Teaching for Black Lives
Released in April 2018 by the nonprofit education publisher Rethinking Schools, Teaching for Black Lives provides K-12 teachers with a brief history of the Black Lives Matter movement and offers strategies for transforming classrooms and schools “into sites of resistance against white supremacy.”
Essays in the book help readers develop critical perspectives on how biased curriculum materials historically dehumanized African American students. One section encourages history teachers to emphasize African American self-empowerment during the Civil War and the civil rights movement. Another on “Loving Blackness” supports the importance
of celebrating black identity.
The editors make clear that Teaching for Black Lives will not eradicate racial injustice in U.S. schools and communities, but the “ferocity of racism” demands that teachers actively resist it.
The book is co-edited by Dyan Watson, EdD, associate professor at Lewis & Clark College in Portland, Ore.; Jesse Hagopian, history teacher at Garfield High School in Seattle, Wash.; and Wayne Au, PhD, professor at the University of Washington at Bothell.
Why Are All the Black Kids Sitting Together in the Cafeteria? And Other Conversations About Race
Award-winning psychologist Beverly Daniel Tatum, PhD, has updated and reissued her classic 1997 bestselling book on the psychology of racism.
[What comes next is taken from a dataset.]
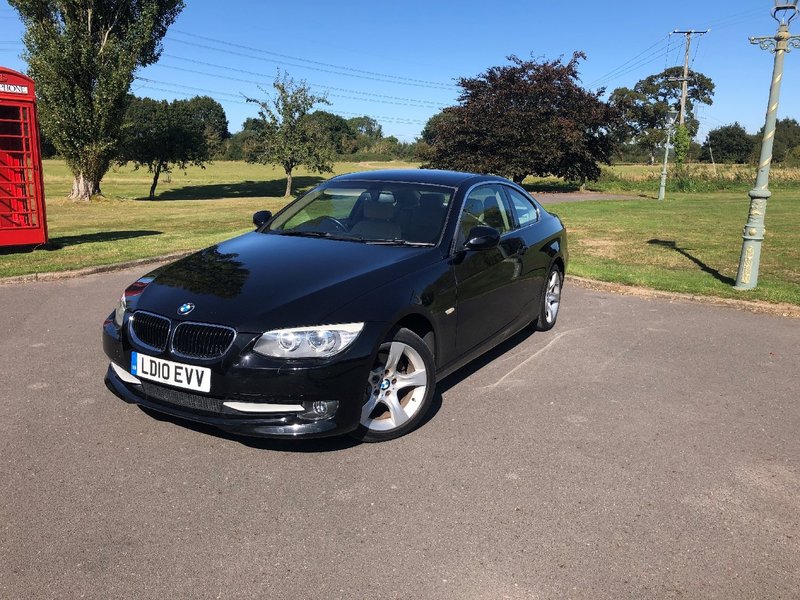 View BMW 3 SERIES  320i SE 2dr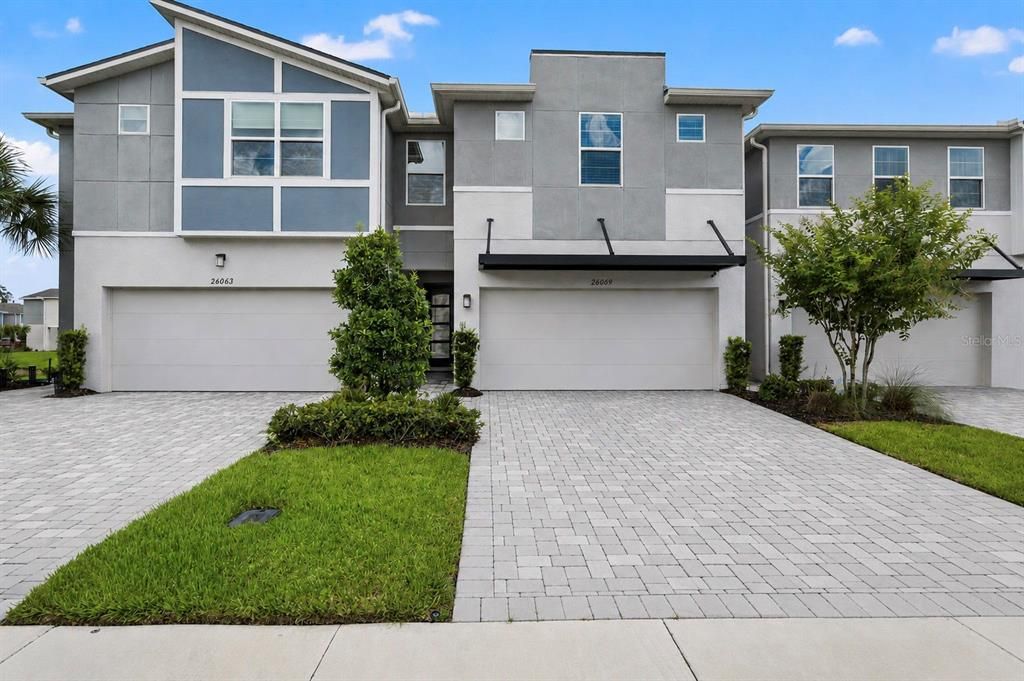 For Sale: $464,500 (4 beds, 3 baths, 2574 Square Feet)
The new version includes an additional 100 pages analyzing the U.S. social and political context of the past two decades. Tatum also explores school and neighborhood segregation, the nation’s changing demographics, and the history of affirmative action policies and racial progress in the era of President Donald Trump.
Tatum’s answer to the title question remains unchanged. Students of color self-segregate in U.S. schools, she says, because doing so helps them cope with being part of a targeted racial group. These students find solace in developing an “oppositional identity,” she explains.
In calling for a more open dialogue about race, she encourages white teachers to form support groups to help them process feelings they have about their own unconscious biases and about learning to be culturally sensitive.
The issues Tatum explores in the revised edition of her book are essential reading for educators seeking to broaden their perspectives amid America’s rapidly shifting race dynamics.
Anti-Bias Education in the Early Childhood Classroom Hand in Hand, Step by Step
The latest book by author, educator, and social justice activist Katie Kissinger serves as a guide for teachers on fostering inclusive and equitable early childhood classrooms.
Kissinger outlines three different levels of commitment toward anti-bias education and encourages readers to identify the level at which they feel most comfortable participating.
“Beginners” are passionate about creating inclusive spaces for every child but may not be familiar with “anti-bias” or “anti-oppression.” “Allies” are familiar with such terminology and want to challenge themselves to do more to support social justice in the classroom. “Activists” put principles of social justice at the forefront of both their personal and professional lives, “constantly working to dismantle the dynamics of oppression” in personal relationships and as part of formal institutions.
Kissinger provides concrete anti-bias steps that beginners, allies, and activists alike can take to improve their classrooms. Drawing on more than 30 years of classroom experience, she shows adults how to consider their own personal biases, a requirement in committing to anti-bias education.